Imports [text_detection_class](#text_detection_class) and things from lib

## Functions

```python
load_text_model()
```
Creates object of class NutritionTextDetector.

```python
resize_im(im, scale, max_scale=None)
```
Resizes an image (enlarges it?) but keeps aspect ratio

```python
text_detection(img)
```
Resizes the image to have min 600 width or height and max 1200 width or height.\
Converts the image to an array suited as input to a network - shape (1, max_height, max_width, 3) which is suited for working with multiple images. This array is 'blob' - a dict. (It scales the image so that the minimum side has at least 600 pixels and the maximum side has at most 1000 - i guess it is connected to the network I/O)\
'blob' dict with keys 'data' and 'rois'.\
After all of this preprocessing, it is passed to the text detection (region proposal) network which returns 'cls_prob' and 'box_pred'.\
From what I can tell, box_pred contains predictions of bounding boxes where text might be (although the shape is a bit weird - don't know why it's a matrix, but explains the last axis).\
And cls_prob contains the confidence scores for those bounding boxes separated in foreground and background probabilities (same shape matrix, but explains last axis).\
These outputs are passed to a function which processes them to bounding boxes in image space.\
After that they are passed to an TextDetector class (in lib.text_connector) which uses graphs to connect all the boxes and detect text lines.
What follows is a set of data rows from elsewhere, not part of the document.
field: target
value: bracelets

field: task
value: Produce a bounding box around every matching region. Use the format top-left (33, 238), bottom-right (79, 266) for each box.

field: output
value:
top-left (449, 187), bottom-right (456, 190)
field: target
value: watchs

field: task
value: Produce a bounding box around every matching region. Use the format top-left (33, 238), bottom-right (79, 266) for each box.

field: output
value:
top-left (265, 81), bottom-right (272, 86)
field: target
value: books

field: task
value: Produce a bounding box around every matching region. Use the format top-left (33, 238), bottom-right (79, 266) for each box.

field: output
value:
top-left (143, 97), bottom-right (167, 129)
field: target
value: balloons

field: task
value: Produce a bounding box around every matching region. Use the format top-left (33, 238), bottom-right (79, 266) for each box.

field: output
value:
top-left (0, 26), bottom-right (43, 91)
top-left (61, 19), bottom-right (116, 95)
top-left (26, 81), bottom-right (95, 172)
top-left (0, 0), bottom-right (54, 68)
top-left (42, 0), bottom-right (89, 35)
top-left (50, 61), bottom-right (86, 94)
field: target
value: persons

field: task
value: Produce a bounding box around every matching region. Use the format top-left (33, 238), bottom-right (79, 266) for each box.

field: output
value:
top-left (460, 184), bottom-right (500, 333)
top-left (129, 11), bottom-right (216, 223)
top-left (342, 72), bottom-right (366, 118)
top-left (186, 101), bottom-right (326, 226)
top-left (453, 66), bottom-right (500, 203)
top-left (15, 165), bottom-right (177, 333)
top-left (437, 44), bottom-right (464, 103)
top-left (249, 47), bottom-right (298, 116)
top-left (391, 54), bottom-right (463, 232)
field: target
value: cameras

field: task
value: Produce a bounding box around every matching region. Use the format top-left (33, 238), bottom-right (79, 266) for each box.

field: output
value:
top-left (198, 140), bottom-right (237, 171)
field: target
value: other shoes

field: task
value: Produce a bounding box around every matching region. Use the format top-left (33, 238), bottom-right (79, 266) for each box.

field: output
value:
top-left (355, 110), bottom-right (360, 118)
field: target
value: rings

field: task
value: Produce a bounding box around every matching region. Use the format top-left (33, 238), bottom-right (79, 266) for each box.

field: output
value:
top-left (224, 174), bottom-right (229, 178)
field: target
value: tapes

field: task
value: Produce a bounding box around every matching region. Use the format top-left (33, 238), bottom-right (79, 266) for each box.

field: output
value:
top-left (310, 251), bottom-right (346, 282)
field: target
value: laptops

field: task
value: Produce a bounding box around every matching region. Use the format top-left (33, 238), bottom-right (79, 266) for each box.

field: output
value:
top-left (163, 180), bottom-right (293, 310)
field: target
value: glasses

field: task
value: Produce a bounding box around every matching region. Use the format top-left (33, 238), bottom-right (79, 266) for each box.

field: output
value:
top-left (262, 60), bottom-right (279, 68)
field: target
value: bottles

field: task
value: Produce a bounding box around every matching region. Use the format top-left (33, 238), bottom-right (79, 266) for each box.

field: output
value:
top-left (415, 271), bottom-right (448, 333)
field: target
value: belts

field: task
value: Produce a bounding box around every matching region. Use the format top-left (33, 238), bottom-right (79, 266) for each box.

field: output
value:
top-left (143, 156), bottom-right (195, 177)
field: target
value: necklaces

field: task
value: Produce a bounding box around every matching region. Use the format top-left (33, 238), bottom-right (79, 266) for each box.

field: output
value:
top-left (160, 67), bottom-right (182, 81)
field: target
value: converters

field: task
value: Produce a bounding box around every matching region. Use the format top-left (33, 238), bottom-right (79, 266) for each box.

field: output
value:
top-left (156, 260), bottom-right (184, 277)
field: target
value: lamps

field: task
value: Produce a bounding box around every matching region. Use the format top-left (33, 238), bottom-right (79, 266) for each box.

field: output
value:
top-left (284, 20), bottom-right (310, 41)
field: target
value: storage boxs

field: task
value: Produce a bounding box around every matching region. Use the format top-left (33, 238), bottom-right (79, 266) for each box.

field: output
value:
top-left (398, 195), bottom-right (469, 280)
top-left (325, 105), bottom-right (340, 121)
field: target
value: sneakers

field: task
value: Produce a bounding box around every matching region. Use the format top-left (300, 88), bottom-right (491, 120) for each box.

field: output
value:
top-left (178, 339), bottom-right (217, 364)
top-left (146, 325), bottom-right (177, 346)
It is set by default to detect horizontal text (TO BE TESTED). It returns text boxes in an array of shape (N, 9) where the 9 values for each box are the corners (top-left, top-right, bottom-left, bottom-right) and the score. (Implementation detail: the boxes are also filtered for relevance and shape).
Finally, the boxes are converted back to (xmin, ymin, xmax, ymax) compact form and the score is dropped.

<a id='text_detection_class' />

# text_detection_class.py

Uses cv2, numpy and tensorflow

```python
class NutritionTextDetection:
```

This is a Region Proposal network

## Members
- `self.detection_graph`
- `self.sess` - tensorflow session
- `self.input_img` - 'Placeholder' tensor
- `self.output_cls_prob` - 'Reshape_2' tensor; output shape: (1, H, W, 2xA)
- `self.output_box_pred` - 'rpn_bbox_pred/Reshape_1' tensor; output shape: (1, H, W, 4xA)

## Methods

```python
get_text_classification(self, blobs):
```

blobs is dict with 'data' key

Returns (cls_prob, box_pred)

Read about region proposal networks. They just give bounding boxes where text might be?